OCR-based accounting system
Prologue
In the course of his career, he received the task of inventing and implementing a system for accounting advertising information. Accounting was to check the availability of the right information on the right billboard. The shield and printing are numbered.
It was proposed to use a photo as the initial information for the system. After the
Actually, the statement of the problem ends on this and the story of implementation begins.
The problem is solved in three actions:
- Finding the desired rectangle in the image.
- Text recognising.
- Verification of recognition.
Action One - Search
To find the desired rectangle in the picture, the easiest way is to find all the pieces that can be called rectangles, and then filter them according to certain parameters. To search for rectangles in the image, we used a slightly doped standard example from OpenCV - squares.cpp, from which the search function for rectangles was taken.

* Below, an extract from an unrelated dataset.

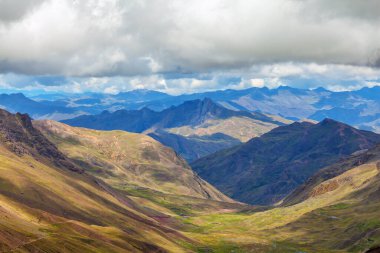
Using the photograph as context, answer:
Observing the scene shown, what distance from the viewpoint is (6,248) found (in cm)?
19662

The pattern search procedure is quite primitive, and if there is a complex picture with a lot of color borders and transitions at the input, it gives a bunch of rectangles, of which, even before the recognition procedure, you need to throw out the unnecessary.
Unnecessary is filtered by several criteria:
1. The ratio of width and height.
The program has a cutoff criterion (r.width <5 * r.height), it can be improved and the condition condition with delta can be used more precisely.

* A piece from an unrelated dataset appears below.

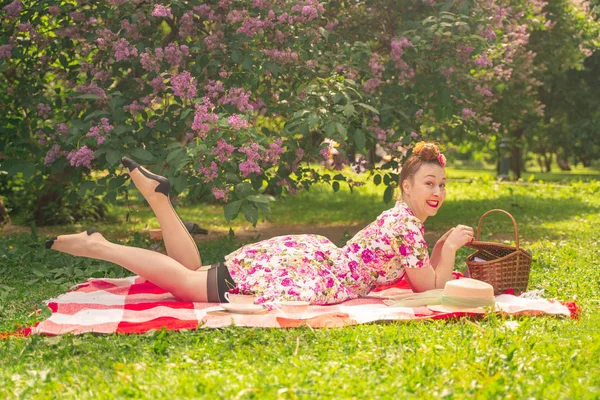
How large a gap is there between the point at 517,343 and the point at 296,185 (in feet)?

The main thing here is that the photographer does not show imagination and does not shoot the object by turning the camera 90 o (photograph me with my feet).
2. Remove approximately the same shapes.
Another point: before filtering, we straighten the rectangles, since the photographer’s hand may flinch and the desired rectangle may have non-horizontally vertical borders in the photo.
Next, cutting into the file of all the assembled rectangles is done.
It was experimentally established that the recognition utility better processes black-and-white images, for which the cvAdaptiveThreshold method is called before writing to a file. The block size in the conversion procedure was selected experimentally.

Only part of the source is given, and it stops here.